2 Addressing the special features of everyday automation experience
Human experience in general as well as user experience is a highly complex and entangled phenomenon. Thus, many scholars from different fields and research traditions have explored and conceptualized the various facets and the broad spectrum of experiences with technology in different contexts and applications domains. This richness and variety of research is, for example, represented in the subcommittee “User Experience and Usability” of the annual CHI conference. The experience of automated systems by non-professional users in everyday situations must be described and analyzed in a qualitatively different way than both conventional forms of human-machine interaction and professional automation use cases. In the following, we introduce into special features of automation experience (see Fig. 1), and for each of them, we highlight related open questions that need to be addressed to improve our understanding of automation experience.
Uninitiated encounters
People increasingly encounter systems in their surroundings that they are not habituated or trained for. While first-time uninitiated usage is already a challenge with standard interfaces, this gets more delicate when a service or system works on its own, without explicit user commands. One of the involved challenges is that their behavior may not be as easily foreseeable as when operated by a human. For example, an automated vehicle approaching may be driving differently than what a pedestrian may have expected. Likewise, the automated handling of processes in the public, such as increasingly in airport check-ins or in supermarkets, is something that can strongly impact the overall experience. In order to improve intelligibility, automotive human factors research has investigated ways to realize awareness and intent communication, towards other road users or passengers have been investigated (see, e.g., Mirnig et al. from this special issue or [19]).
Implicit interaction
In everyday automation usage situations, continuous interaction is typically not as central as with manually operated systems. Relationships of users to automation in everyday contexts can be rather described as forms of “implicit interaction” [29, 56, 59] or peripheral interaction [4]. But while implicit and peripheral interaction is often thought to be in the direction that users provide inputs to a system, automated systems can often go further by taking initiative by addressing users with their requests and actions. How to make users understand “when it is their turn”, when they can override, and where they better follow the recommendation of a system are corresponding fundamental research questions. More in general, the question arises, what it means to experience ubiquitous automated systems if they are increasingly encountered indirectly or on the periphery of users’ attention.

> [WHAT YOU HAVE TO DO] Write the next part of the passage on everyday automation experience, starting right after its final sentence. The lines that come next have nothing to do with this.

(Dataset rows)
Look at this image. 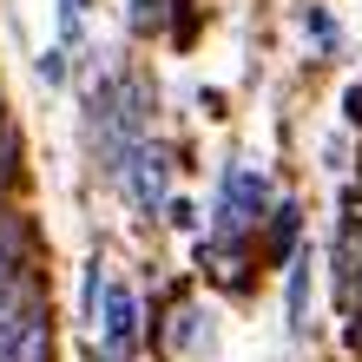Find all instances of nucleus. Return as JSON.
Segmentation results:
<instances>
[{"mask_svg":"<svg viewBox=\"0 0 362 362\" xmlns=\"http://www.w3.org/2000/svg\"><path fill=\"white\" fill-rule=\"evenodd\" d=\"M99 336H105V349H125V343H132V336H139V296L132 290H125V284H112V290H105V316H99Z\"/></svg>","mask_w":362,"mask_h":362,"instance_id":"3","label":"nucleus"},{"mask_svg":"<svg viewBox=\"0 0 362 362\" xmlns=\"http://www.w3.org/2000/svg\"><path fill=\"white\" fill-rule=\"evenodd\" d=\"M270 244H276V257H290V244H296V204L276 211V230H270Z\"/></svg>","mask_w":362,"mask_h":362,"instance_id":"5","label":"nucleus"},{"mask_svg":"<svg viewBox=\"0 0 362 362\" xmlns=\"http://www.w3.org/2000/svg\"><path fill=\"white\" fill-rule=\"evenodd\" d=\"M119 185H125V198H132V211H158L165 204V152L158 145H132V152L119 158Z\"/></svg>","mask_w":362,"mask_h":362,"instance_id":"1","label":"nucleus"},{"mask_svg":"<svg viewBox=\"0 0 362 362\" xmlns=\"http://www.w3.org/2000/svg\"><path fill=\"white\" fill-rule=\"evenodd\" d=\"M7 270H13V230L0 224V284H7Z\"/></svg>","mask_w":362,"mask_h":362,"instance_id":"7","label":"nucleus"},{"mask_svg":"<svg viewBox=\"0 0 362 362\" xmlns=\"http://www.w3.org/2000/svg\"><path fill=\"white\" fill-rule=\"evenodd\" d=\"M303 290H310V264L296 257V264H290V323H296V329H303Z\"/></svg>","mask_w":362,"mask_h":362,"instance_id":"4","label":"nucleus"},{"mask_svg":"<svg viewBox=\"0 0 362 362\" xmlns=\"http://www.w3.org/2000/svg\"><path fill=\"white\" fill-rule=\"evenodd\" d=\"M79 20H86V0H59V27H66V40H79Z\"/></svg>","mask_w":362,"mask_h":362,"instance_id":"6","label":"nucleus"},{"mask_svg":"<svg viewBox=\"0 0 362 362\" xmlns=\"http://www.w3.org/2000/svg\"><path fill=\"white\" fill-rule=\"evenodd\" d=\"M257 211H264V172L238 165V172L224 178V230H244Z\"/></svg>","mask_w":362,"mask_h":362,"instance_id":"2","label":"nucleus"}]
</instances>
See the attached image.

> [OUTPUT OF THE TASK]
Ambient embeddedness
Supported by new forms of implicit interaction, many automated systems do not anymore feature prominent displays, as they are merging into the users’ surroundings. In a sense, everyday automation is thus a strong driver for putting into practice the visions of “ubiquitous computing” [58, 73], the “disappearing computer” [66], as well as ambient intelligence [10]. The ambient nature of automated systems and their interwovenness in mundane, repetitive routines also supports the ordinariness of the involved user experience [11, 40]. Modern building management systems are a good example for underlying automation that frees users from complexity, but that can also be intransparent [1]. Also, here it is important to provide, when needed, cues on how to access more detailed information about what is going on and how building tenants can intervene in case they want to change the system behavior.
Decoupledness
Automation has been around us below the level of noticeability for a long time already, interweaving with critical infrastructure such as water and electricity supply, escalators, or conveyor belts. The now evolving forms of automation incorporate higher cognitive functions and through their behavior are more pervasively entering our sphere. Household energy management is a good example: many of us have become used to some form of heating regulation processes in the background. However, when demand-response systems remote control our boiler, the electric car, and other appliances in the household, we are being faced with a central instance that impacts more than just a subsystem, as it may have more overview over the own house than ourselves. However, even when appliances, transactions, and processes are completely automated, without direct user control, there is often still some remote monitoring of multiple devices. Examples for this are automated mobility services with control centers that intervene in case of an irregular situation. Questions related to this are how to provide a sense of potential remote coordination of automated services. Given the processing of data is done at other places, as is the case with today’s distributed and cloud-based smart assistants, research should also more systematically address privacy, security, and trust concerns of such forms of remote automation approaches.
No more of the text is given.